Your task: Please transcribe the passage about civilians in World War I, starting with "Tammy M. Proctor" and going on through "the combatant countries.".

Text section:
----------------------------------------
World War I heralded a new global era of warfare, consolidating and expanding changes that had been building throughout the previous century, while also instituting new notions of war. The 1914-18 conflict witnessed the first aerial bombing of civilian populations, the first widespread concentration camps for the internment of enemy alien civilians, and an unprecedented use of civilian labor and resources for the war effort. Humanitarian relief programs for civilians became a common feature of modern society, while food became as significant as weaponry in the fight to win.
Tammy M. Proctor argues that it was World War I—the first modern, global war—that witnessed the invention of both the modern “civilian” and the “home front,” where a totalizing war strategy pitted industrial nations and their citizenries against each other. Civilians in a World at War, 1914-1918, explores the different ways civilians work and function in a war situation, and broadens our understanding of the civilian to encompass munitions workers, nurses, laundresses, refugees, aid workers, and children who lived and worked in occupied zones, on home and battle fronts, and in the spaces in between. Comprehensive and global in scope, spanning the Eastern, Western, Italian, East African, and Mediterranean fronts, Proctor examines in lucid and evocative detail the role of experts in the war, the use of forced labor, and the experiences of children in the combatant countries.
----------------------------------------
[Stored data entries]
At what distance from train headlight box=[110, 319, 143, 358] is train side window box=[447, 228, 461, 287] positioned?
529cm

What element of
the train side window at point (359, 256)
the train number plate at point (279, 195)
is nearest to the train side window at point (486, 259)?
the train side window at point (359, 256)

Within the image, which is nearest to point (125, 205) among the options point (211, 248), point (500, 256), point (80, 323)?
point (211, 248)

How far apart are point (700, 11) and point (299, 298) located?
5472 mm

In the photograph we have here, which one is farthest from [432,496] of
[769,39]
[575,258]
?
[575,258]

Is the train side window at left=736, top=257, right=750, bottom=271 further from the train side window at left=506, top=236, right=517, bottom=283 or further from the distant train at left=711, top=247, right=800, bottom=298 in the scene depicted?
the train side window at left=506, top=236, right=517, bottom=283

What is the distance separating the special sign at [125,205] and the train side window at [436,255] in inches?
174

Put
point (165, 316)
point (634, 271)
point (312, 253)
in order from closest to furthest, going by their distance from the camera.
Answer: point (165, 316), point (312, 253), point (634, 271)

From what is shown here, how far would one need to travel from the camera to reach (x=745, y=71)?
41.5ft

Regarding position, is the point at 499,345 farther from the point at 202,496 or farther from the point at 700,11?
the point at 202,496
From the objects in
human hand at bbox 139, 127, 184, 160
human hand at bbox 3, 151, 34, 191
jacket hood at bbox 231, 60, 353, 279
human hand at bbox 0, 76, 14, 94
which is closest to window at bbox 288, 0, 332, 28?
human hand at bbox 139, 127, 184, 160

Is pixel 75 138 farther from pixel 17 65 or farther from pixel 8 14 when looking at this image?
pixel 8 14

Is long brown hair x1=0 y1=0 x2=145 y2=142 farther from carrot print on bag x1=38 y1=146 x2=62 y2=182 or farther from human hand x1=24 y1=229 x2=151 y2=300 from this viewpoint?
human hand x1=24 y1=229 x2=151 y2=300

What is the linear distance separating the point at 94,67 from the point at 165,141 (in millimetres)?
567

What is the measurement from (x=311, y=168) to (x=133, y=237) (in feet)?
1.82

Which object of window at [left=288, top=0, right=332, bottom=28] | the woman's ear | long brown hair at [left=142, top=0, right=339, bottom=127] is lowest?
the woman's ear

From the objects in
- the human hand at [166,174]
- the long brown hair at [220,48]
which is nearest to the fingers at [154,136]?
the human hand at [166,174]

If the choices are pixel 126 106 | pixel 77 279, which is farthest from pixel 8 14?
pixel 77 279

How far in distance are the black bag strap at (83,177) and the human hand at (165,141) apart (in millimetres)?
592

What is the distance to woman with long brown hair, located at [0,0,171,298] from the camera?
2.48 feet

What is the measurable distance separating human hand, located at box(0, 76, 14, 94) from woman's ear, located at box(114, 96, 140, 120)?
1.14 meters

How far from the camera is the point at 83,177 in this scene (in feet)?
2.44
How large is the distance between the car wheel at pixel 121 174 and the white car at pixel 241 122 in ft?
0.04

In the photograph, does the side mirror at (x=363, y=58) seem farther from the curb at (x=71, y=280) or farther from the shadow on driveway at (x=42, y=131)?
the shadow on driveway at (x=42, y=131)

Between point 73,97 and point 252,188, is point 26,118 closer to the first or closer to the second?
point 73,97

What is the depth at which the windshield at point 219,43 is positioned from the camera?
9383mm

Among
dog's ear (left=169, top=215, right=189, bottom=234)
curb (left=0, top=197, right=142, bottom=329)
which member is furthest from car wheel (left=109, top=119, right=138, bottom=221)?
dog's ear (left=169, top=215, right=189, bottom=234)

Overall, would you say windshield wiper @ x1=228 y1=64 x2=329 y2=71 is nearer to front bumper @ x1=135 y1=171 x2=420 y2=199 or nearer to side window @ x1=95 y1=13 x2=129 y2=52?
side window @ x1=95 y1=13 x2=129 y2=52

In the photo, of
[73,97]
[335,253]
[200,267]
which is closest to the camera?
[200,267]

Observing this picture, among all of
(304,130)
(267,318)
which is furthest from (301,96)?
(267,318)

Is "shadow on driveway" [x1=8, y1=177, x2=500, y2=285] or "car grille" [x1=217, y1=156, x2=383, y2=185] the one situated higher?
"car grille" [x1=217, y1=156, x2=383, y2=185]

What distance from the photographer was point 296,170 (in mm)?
----------------------------------------
Response to the exercise:
Tammy M. Proctor argues that it was World War I—the first modern, global war—that witnessed the invention of both the modern “civilian” and the “home front,” where a totalizing war strategy pitted industrial nations and their citizenries against each other. Civilians in a World at War, 1914-1918, explores the different ways civilians work and function in a war situation, and broadens our understanding of the civilian to encompass munitions workers, nurses, laundresses, refugees, aid workers, and children who lived and worked in occupied zones, on home and battle fronts, and in the spaces in between. Comprehensive and global in scope, spanning the Eastern, Western, Italian, East African, and Mediterranean fronts, Proctor examines in lucid and evocative detail the role of experts in the war, the use of forced labor, and the experiences of children in the combatant countries.